Labor’s proposal in 2017 to ban borrowing through SMSFs received significant backlash from the SMSF industry.
The SMSF Association stated at the time that the majority of SMSFs use LRBAs appropriately to build their retirement savings and that they should therefore remain an investment option.
Former SMSF Association chief executive Andrea Slattery also noted that there was “little convincing evidence” that the use of LRBAs by SMSFs was playing a significant role in affecting housing affordability.
Mortgage lender Thinktank also warned Labor against the ban on SMSF borrowing in 2019, with SMSF loans often a vital debt instrument for many small business owners.



Make no sense. Why not do the opposite and encourage SMSFs to borrow to invest in NDIS property.
Another reason why Labor may stop LRBAs is they are not actually “limited recourse” for the member. Most so called LRBAs require a personal guarantee by the member. That guarantee could put them at great risk if there was a loan default due to loss of income, at the same time as a property market decline. Use of LRBAs could potentially result in a member simultaneously losing all their super and their home. This is partly why the big banks have abandoned SMSF lending. The reputational risk for them is too great. Just as it should be for responsible governments, accountants, and financial advisers.
Banks requiring personal guarantees was simply ignored by the regulator. That said, if you recommend conservative levels of gearing, only proceed to give advice on funds that have adequate reserves and can implement a diversified portfolio as well as a property, than many of the issues you allude to will be minimised.
True in theory, but most SMSF property purchases using LRBAs are focused on maximising property purchase amount, which generally means high gearing, low reserves, and no diversification.
Thanks Labor and ISA Fund Trolls for your concerns.
Yes the limited recourse / guarantees are silly, as the lenders & the ATO related party i rates are higher for this supposed extra risk, when in fact there is generally no such risk due to personal guarantees.
Please advise of the problems you allude too actually occurring ?
There certainly is NOT a mass wipe out of SMSF LRBA’s ever recorded. So your concerns are theoretical and not reality on any scale of concern.
I guess on your theory ISA Funds should be banned from gearing into investments too via developments, infrastructure, etc. that often carry significant debts.
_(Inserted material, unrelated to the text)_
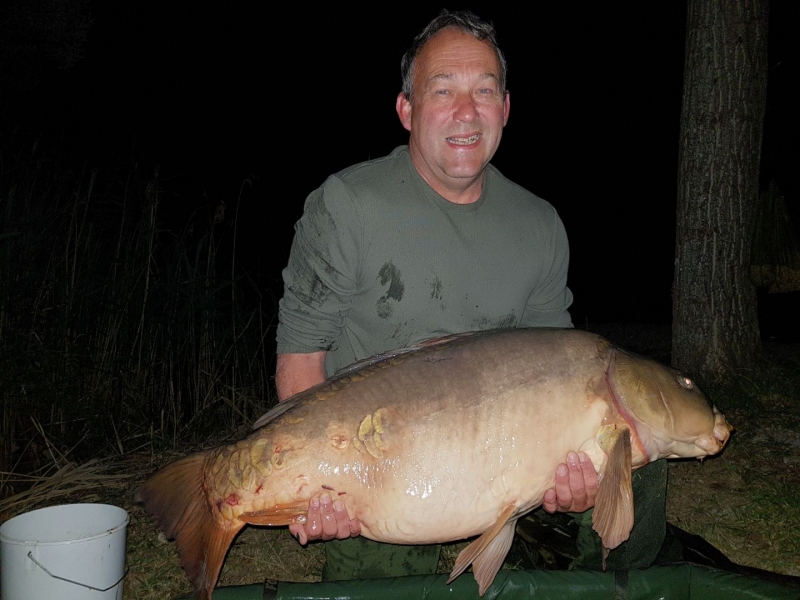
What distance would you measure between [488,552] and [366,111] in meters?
20.1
The situation is somewhat analogous to Storm Financial. The strategy they used made a lot of clients, advisers and lenders a lot of money, and everyone (including lazy regulators) was very happy with it. Right up until the time a sudden change in market conditions brought the underlying risks to the surface. The risks of a flawed financial strategy do not go away because of a long period without them being realised.
You are right that my concerns about LRBAs with personal guarantees are theoretical at this stage. Just as my concerns about Storm Financial were theoretical for most of Storm’s existence. But they are concerns founded in financial education and professional responsibility. Not, I assure you, any association with or preference for, union super.
(BTW nearly all super funds of all types invest in geared assets. Most shares have some level of gearing on their balance sheet. The problem with LRBAs is not gearing per se. It is the combination of gearing with personal guarantees by the fund member.)
Targeting LRBAs in SMSFs would be more about Labor playing class wars instead of addressing the broader issue. Targetting negative gearing does that. The whole issue with their franking credit policy – it targeted SMSFs rather than having a broader policy such as everyone can only claim 80% of franking credits they receive. Targeting LRBAs would show Labor has learned nothing, or at their core they are about class warfare rather than good policy.